■ INSTRUCTIONS FOR THE TASK
Could you copy exactly the lines below, beginning at the line with "A red Gifts" and stopping after the line with "Windy beach - Sensual", with no pictures?
━━ DATA TO USE
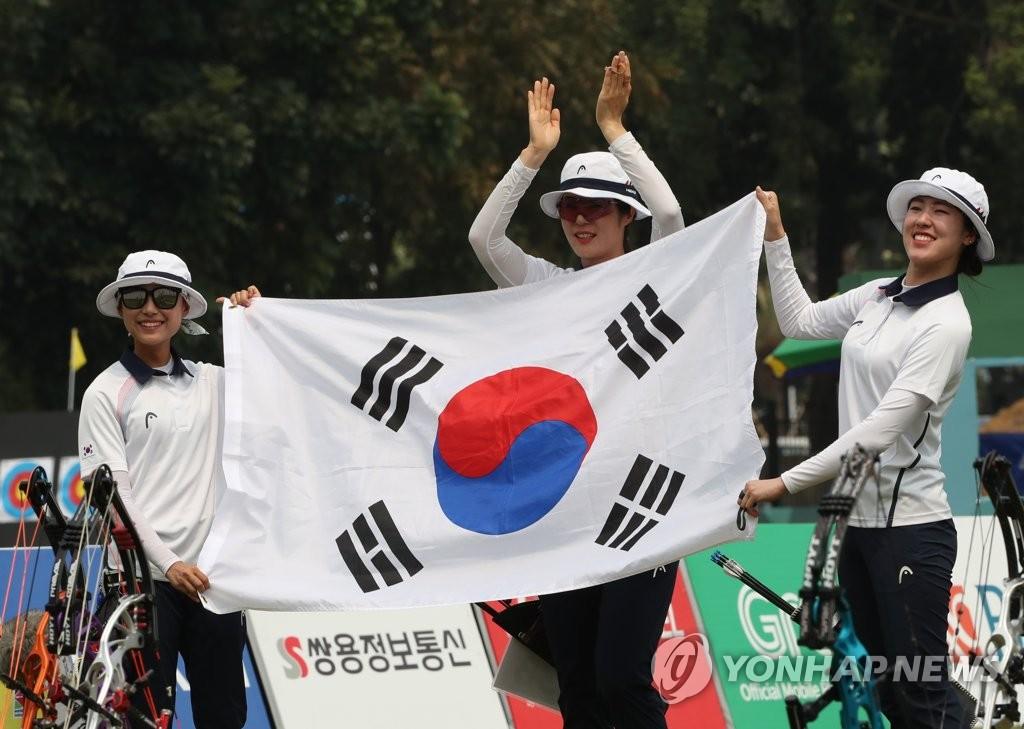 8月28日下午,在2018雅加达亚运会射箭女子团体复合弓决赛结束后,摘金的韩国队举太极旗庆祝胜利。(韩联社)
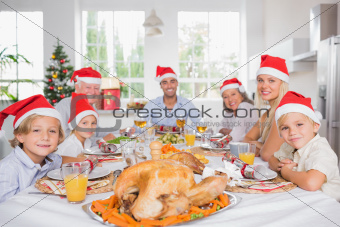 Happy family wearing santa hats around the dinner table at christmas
━━━━
━━ DATA TO USE
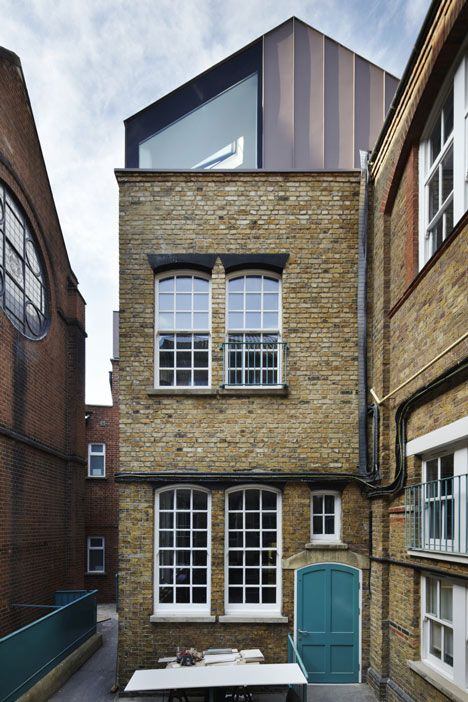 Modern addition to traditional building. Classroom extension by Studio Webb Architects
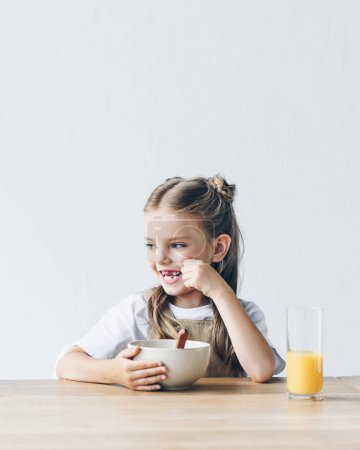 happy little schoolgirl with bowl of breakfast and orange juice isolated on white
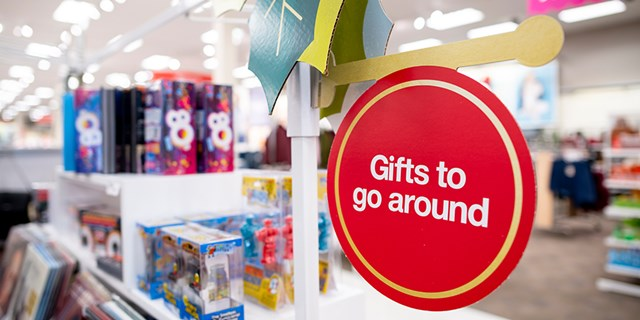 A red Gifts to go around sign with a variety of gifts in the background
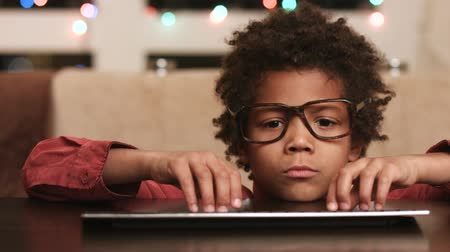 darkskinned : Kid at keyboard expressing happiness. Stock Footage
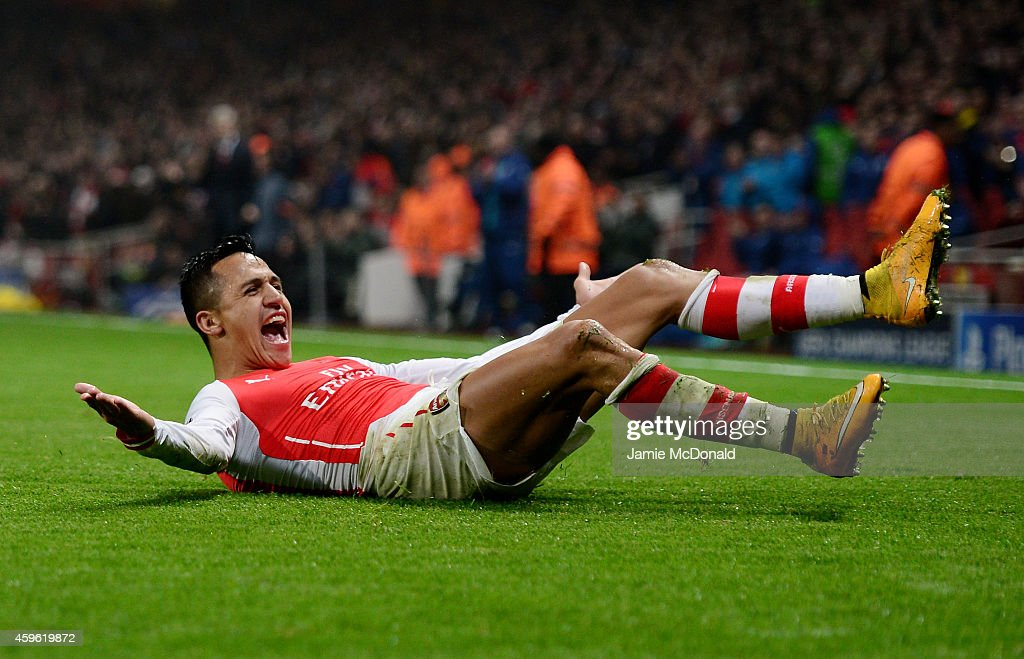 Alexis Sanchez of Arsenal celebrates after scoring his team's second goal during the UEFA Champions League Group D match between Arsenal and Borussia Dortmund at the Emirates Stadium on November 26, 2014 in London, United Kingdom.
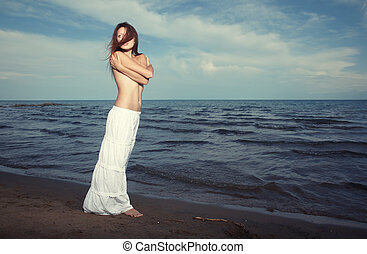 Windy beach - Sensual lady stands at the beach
━━━━
■ RESPONSE
 A red Gifts to go around sign with a variety of gifts in the background
 darkskinned : Kid at keyboard expressing happiness. Stock Footage
 Alexis Sanchez of Arsenal celebrates after scoring his team's second goal during the UEFA Champions League Group D match between Arsenal and Borussia Dortmund at the Emirates Stadium on November 26, 2014 in London, United Kingdom.
 Windy beach - Sensual lady stands at the beach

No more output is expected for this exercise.